To make the long story short, we have a QuerySet of transactions of the same product_id
, ordered by the primary key id
.
qs_transactions = Transaction.active_objects.filter(product_id=fixed_value).order_by('id')
...
def function(qs_transactions)
qs_product_id = qs_transactions.values('product_id').distinct()
...
However, when retrieving the distinct product_id
, the query set returns duplications. It seems that the .ordered_by(id)
forced the query set to include column id
, so the distinct query got the same product_id
with different id
’s.
SELECT DISTINCT
`app_transaction`.`product_id`
, `app_transaction`.`id`
FROM `app_transaction`
WHERE
... conditions ...
ORDER BY `app_transaction`.`id` ASC
We tried with SQL, and if remove app_transaction.id
and leave everything else the same, the query returns the distinct product_id
as expected. We don’t know how to do this with ORM, though.
SELECT DISTINCT
`app_transaction`.`product_id`
FROM `app_transaction`
WHERE
... conditions ...
ORDER BY `app_transaction`.`id` ASC
Our Question:
The Python program appended the .ordered_by()
clause to the query set, and then passed it as an argument to a function call. And we are trying to get the distinct value in the function.
We wonder how to get the expected distinct value.
Hello there!
I assume you are using MySQL here due to the backtip quoting of your identifiers?
I’m not sure which version of MySQL you are running but when I try running your adjusted query on MySQL 8 I get this very explicit message
CREATE TABLE app_transaction (
id int NOT NULL AUTO_INCREMENT,
product_id int NOT NULL,
PRIMARY KEY (id)
);
SELECT DISTINCT product_id FROM app_transaction ORDER BY id;
Expression #1 of ORDER BY clause is not in SELECT list, references column 'app_transaction.id' which is not in SELECT list; this is incompatible with DISTINCT
The long story short is that most SQL backends don’t allow ORDER BY
fields that are not selected when using DISTINCT
(good article on the topic) so Django implicitly add ordering columns when this is the case.

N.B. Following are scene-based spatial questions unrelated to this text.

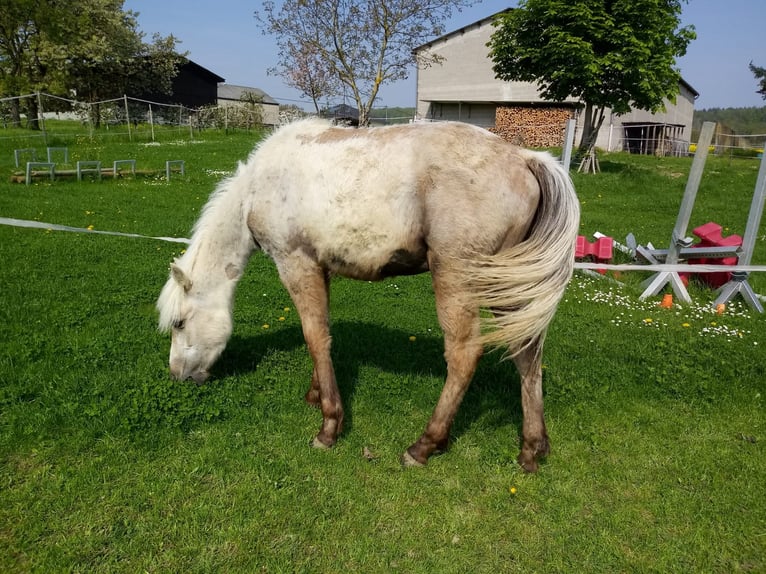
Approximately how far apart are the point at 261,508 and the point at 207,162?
18.1 m

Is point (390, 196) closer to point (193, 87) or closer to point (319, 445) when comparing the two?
point (319, 445)

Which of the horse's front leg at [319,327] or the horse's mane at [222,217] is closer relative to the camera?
the horse's front leg at [319,327]

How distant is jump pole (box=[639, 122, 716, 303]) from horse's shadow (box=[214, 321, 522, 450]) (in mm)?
2989

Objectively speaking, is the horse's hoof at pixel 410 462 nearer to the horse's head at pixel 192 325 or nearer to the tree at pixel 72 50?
the horse's head at pixel 192 325

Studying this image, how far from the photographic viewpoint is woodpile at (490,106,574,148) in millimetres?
29500

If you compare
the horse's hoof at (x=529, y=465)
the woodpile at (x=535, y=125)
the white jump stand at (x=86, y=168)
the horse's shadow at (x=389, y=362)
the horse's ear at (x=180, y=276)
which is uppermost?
the woodpile at (x=535, y=125)

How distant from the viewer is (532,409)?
3709mm

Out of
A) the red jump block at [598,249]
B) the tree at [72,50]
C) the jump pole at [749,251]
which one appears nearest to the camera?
the jump pole at [749,251]

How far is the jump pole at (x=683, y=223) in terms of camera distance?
650cm

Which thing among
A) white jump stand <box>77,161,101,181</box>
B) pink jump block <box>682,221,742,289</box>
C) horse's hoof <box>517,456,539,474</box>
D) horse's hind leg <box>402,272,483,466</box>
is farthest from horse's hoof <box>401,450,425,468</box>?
white jump stand <box>77,161,101,181</box>

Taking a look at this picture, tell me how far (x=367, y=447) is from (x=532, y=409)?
4.08 feet

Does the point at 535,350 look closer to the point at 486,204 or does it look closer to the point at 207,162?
the point at 486,204

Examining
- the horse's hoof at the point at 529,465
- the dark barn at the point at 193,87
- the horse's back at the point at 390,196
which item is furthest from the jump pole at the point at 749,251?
the dark barn at the point at 193,87

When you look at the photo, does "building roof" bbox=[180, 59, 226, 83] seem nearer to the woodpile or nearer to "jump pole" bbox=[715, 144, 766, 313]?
the woodpile
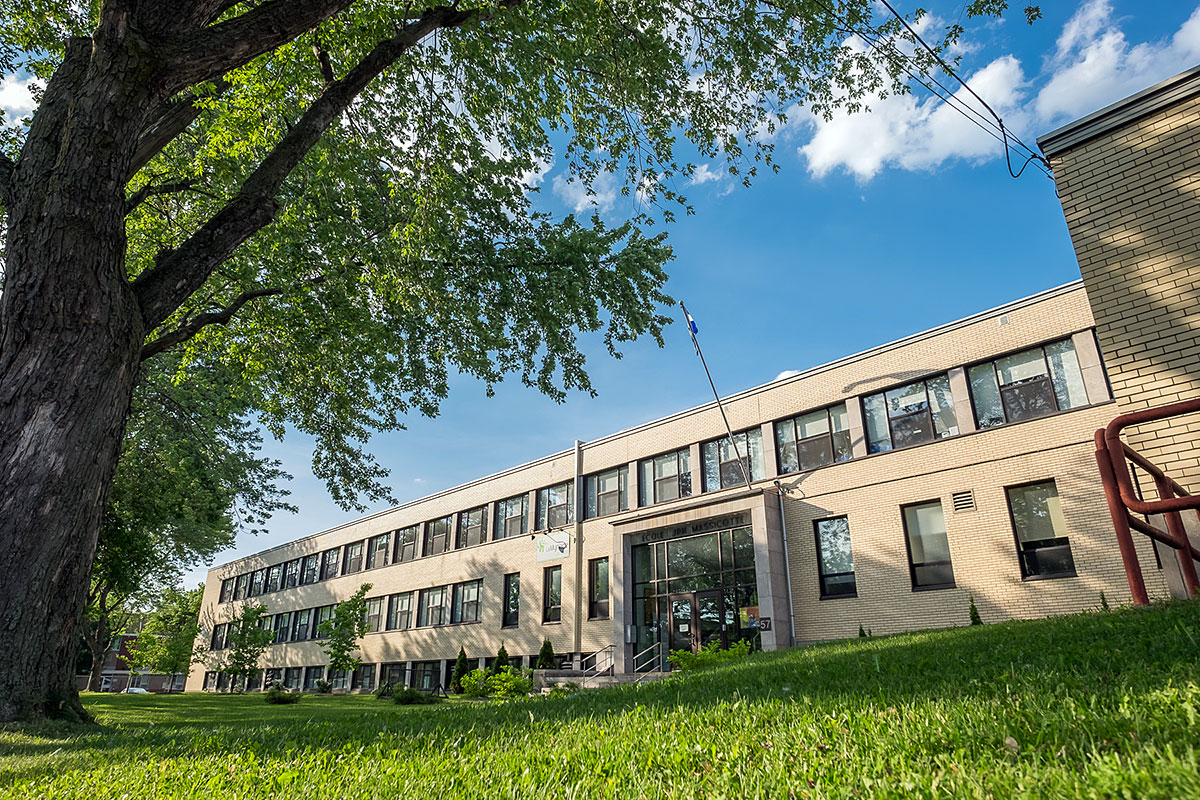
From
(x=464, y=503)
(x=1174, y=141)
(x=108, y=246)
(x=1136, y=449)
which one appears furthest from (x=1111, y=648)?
(x=464, y=503)

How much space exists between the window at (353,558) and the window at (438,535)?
6.17 meters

This has been a known footgun for a while and has been extensively discussed in the past but we haven’t proceeded with a solution yet.
In an ideal world we’d first start by erroring out explicitly when trying to do such thing and eventually add support for the ORM to do the subquery pushdown automatically
SELECT DISTINCT product_id
FROM (
SELECT product_id, id
FROM app_transaction
ORDER BY id
) subquery
Hope that helps!
1 Like
Hi, @charettes ,
Thank you for your input.
The database is 10.5.21-MariaDB
, and we just tried again, SELECT DISTINCT product_id FROM app_transaction ORDER BY id;
works in this version.
For the others, yes, we agree with you. And thank you again for your help.